I assume the comparison is to environments like Coq, Agda, Isabelle/HOL, Idris, etc. But in most of those environments, there's still a distinction between the language itself and the proof assistant.
I would not be shocked if someone figured out a brilliant way to add dependent types to Rust 1.x within the next few years.
Yes. For instance, say you're implementing a red-black tree. In case your algorithms are as rusty as mine are: it's a particular form of binary tree where every node has a "color", red or black, the children of any red node are black, all leaves are black, and the count of black nodes from the root to any leaf (aka the "black-height") is the same. The intention is that the tree is roughly balanced by following these rules: the minimum height is the black-height (all black nodes), and the maximum height is double the black-height (alternating red and black).
You might want to check that the property "the number of black nodes from the root to any leaf is the same" is always valid. With unit testing, you'd implement the insertion and deletion functions, and write a unit test where you give them a few trees and make sure that the insertion and deletion functions don't break that property, probably by looping over every leaf and comparing the black-height. If this passes, you know that your functions are probably correct and at least not obviously broken, but you don't know that there isn't some edge case you haven't thought of.

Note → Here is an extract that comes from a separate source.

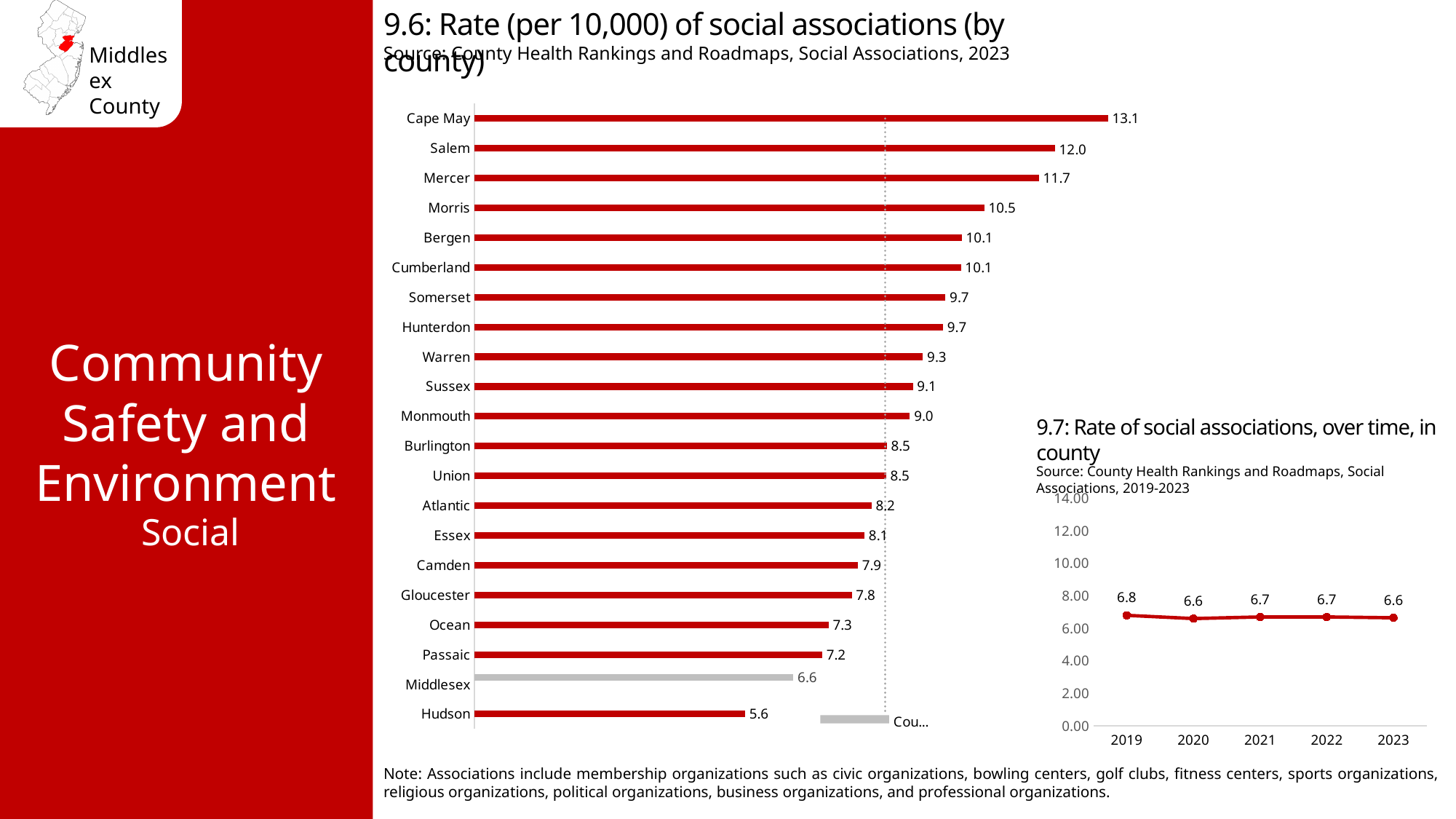
In chart 9.6 (rate of social associations by county), which is larger, the value for Morris or the value for Warren? Morris In chart 9.6 (rate of social associations by county), which county has the lowest rate? Hudson In chart 9.6 (rate of social associations by county), what is the value for Middlesex? 6.6 What kind of chart is chart 9.6 (rate of social associations by county)? Bar chart What kind of chart is chart 9.7 (rate of social associations over time)? Line chart In chart 9.7 (rate of social associations over time), how many years are plotted? 5 In chart 9.7 (rate of social associations over time), what is the value for 2023? 6.6 In chart 9.6 (rate of social associations by county), how many counties are plotted? 21 In chart 9.6 (rate of social associations by county), which county has the highest rate? Cape May In chart 9.7 (rate of social associations over time), what is the value for 2019? 6.8 In chart 9.6 (rate of social associations by county), what is the value for Mercer? 11.7 In chart 9.6 (rate of social associations by county), what is the difference between Cape May and Hudson? 7.5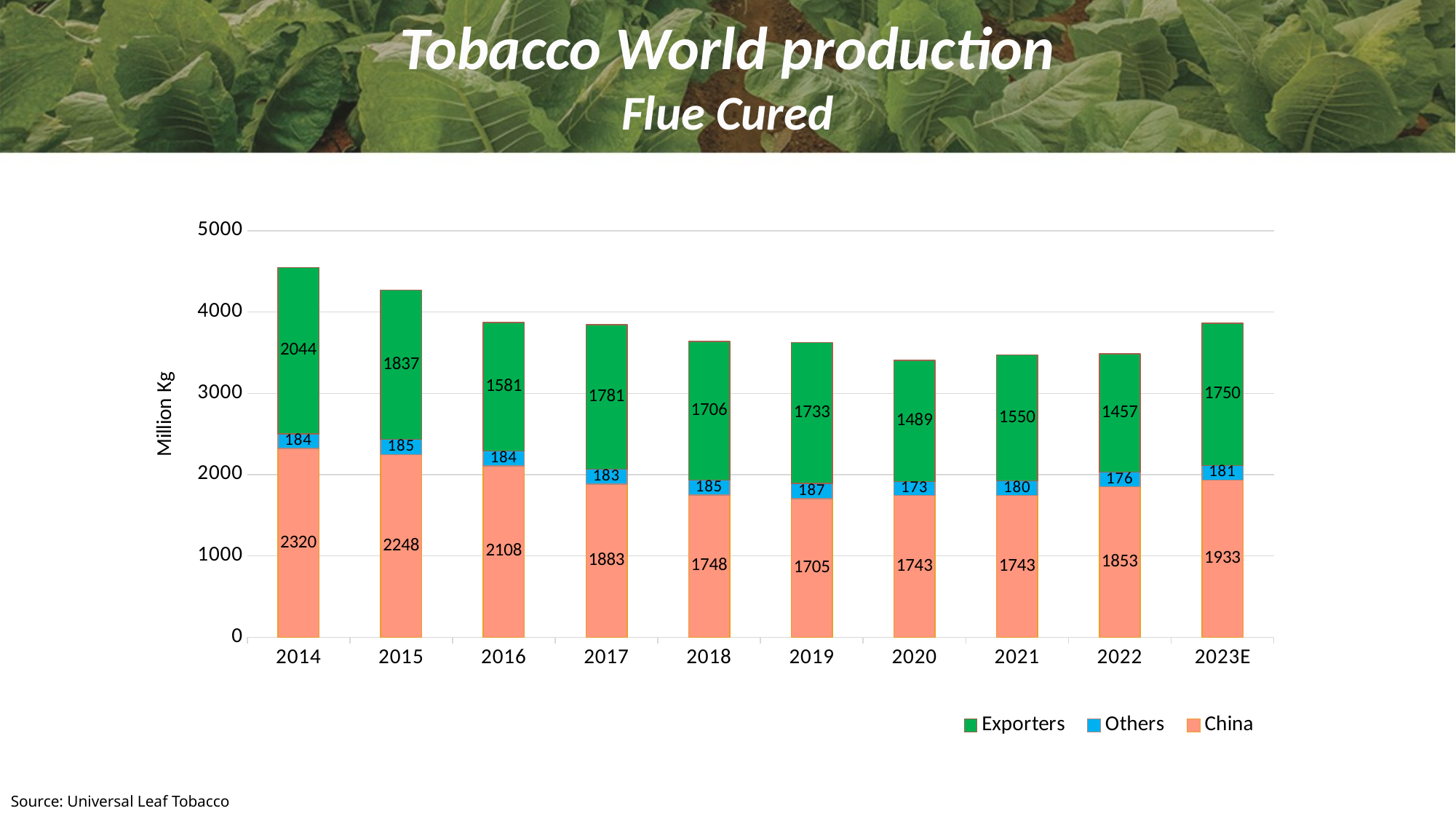
What is the total of the stacked bar for 2020? 3405 What is the Exporters value for 2023E? 1750 How many series does the legend list? 3 What is the China value for 2014? 2320 In which year is the Exporters value the highest? 2014 In which year is the China value the lowest? 2019 How many years are shown on the x axis? 10 What is the difference between the China value in 2014 and in 2023E? 387 What is the Others value for 2020? 173 In which year is the Exporters value the lowest? 2022 What kind of chart is shown on the slide? Stacked bar chart Which is larger, the Exporters value in 2017 or in 2018? 2017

With a language that supports proofs, you'd tell the compiler about the concept of black-height, and the type of a red-black tree would include the black-height. Therefore, in order to construct a valid red-black tree, you have to have constant black-height. Just as much as you couldn't construct a red node with a red child, you can't construct a node with two children of varying black-height. When you say that your insertion function returns a red-black tree, as part of type-checking, the compiler makes sure that these properties hold -- because in turn, every helper function you call, every constructor, etc. also requires these properties to hold so that they can return an object of type red-black tree.
The downside is that it's much more involved than a few randomly-selected test cases to convince the compiler that you're upholding the red-black tree rules in every single case. This textbook has an example of doing this in the Coq proof assistant (search for the section labeled "Dependently Typed Red-Black Trees"):
do I need to have functional experience for exposure to that? Only thing you listed that I haven't heard of.